Segment Start: Available records

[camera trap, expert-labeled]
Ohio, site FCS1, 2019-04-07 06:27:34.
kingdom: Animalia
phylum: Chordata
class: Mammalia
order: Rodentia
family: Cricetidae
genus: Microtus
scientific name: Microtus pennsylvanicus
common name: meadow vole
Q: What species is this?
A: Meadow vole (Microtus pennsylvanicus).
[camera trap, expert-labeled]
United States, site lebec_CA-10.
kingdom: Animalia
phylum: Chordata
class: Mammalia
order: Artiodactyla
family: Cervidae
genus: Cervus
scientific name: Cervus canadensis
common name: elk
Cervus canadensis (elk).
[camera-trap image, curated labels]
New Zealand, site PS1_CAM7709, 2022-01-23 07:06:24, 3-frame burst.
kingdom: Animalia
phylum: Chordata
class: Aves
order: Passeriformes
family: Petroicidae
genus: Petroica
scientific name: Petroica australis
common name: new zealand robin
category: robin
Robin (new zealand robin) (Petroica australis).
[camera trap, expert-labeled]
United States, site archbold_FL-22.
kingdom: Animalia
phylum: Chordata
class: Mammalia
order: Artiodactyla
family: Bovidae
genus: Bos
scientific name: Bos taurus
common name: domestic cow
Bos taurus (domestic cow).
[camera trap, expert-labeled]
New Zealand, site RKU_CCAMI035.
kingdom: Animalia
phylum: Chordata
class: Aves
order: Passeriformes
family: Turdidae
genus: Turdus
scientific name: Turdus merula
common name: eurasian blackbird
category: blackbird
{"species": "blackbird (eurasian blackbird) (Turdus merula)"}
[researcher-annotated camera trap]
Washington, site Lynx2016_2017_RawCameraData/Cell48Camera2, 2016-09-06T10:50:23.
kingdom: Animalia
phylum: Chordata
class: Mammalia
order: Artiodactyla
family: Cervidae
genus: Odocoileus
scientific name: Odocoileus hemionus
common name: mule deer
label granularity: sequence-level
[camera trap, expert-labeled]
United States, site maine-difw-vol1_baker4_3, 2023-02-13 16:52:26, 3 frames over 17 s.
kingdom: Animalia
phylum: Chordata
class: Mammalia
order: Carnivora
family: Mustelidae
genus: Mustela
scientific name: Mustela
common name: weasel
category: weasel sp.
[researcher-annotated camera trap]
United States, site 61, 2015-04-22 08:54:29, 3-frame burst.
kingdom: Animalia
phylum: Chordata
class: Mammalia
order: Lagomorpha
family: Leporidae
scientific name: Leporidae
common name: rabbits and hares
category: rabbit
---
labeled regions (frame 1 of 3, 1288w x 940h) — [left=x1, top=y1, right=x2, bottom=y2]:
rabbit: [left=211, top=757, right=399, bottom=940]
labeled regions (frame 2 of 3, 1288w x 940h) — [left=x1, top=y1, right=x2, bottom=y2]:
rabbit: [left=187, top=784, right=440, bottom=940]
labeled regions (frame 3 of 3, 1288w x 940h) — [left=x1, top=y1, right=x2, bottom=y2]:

Segment End: Available records

Your answer must be the lines above from the one containing "family: Petroicidae" to the one containing "scientific name: Turdus merula", both included, restated word for word.

> [Task output]
family: Petroicidae
genus: Petroica
scientific name: Petroica australis
common name: new zealand robin
category: robin
Robin (new zealand robin) (Petroica australis).
[camera trap, expert-labeled]
United States, site archbold_FL-22.
kingdom: Animalia
phylum: Chordata
class: Mammalia
order: Artiodactyla
family: Bovidae
genus: Bos
scientific name: Bos taurus
common name: domestic cow
Bos taurus (domestic cow).
[camera trap, expert-labeled]
New Zealand, site RKU_CCAMI035.
kingdom: Animalia
phylum: Chordata
class: Aves
order: Passeriformes
family: Turdidae
genus: Turdus
scientific name: Turdus merula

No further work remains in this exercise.